The Commissioner has advanced a number of alternative arguments to support his determination. He has argued that petitioner has failed to establish the amount of his loss, that recognition of the loss is precluded by section 267, I.R.C. 1954, and that the surrender of the securities constituted a capital contribution. However, in view of our disposition of the case we need not consider these arguments.
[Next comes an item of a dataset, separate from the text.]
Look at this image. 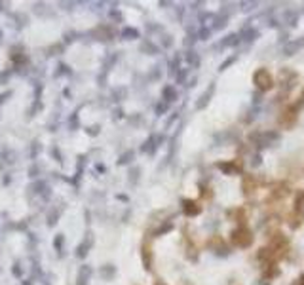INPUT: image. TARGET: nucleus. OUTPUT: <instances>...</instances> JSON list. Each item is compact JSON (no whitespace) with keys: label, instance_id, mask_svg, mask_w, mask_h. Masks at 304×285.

Decision will be entered for the respondent. 1331
Footnotes
1. On their income tax returns for 1961 and 1962, petitioner and his wife reported sales of common stock in Pistell, Crow, Inc., in the amounts of $164,284.76 and $18,400, respectively.↩
2. The agreement referred to is the agreement dated April 13, 1960.↩
3. See fn. 2, supra.↩
4. Id.↩
5. The Corporation's financial statements for the calendar years 1963 and 1964 included two balance sheets, one "Before Crow Transactions" and one "After Crow Transactions." The 1964 statement reported that the transactions had not been completed, and the amounts listed above are from the "before" balance sheets.↩
6. Petitioner's claim to a net operating loss carryback deduction appears to rest on the assumption that he may segregate from the rest of his income and deductions in 1965 whatever loss he sustained on the surrender of his securities in the Corporation. Even if this were true, petitioner would still not be entitled to the carryback deduction he seeks, for, as our opinion concludes, the relevant statutory provisions do not permit it. In any event, section 172↩ clearly does not allow petitioner to rely on a single transaction for purposes of computing a net operating loss, and we have found no reason to conclude that when properly calculated, petitioner sustained a net operating loss during 1965.
7. Cf. Charles H. Duell, 19 T.C.M. (CCH) 1381">19 T.C.M. 1381↩, 1384-1385.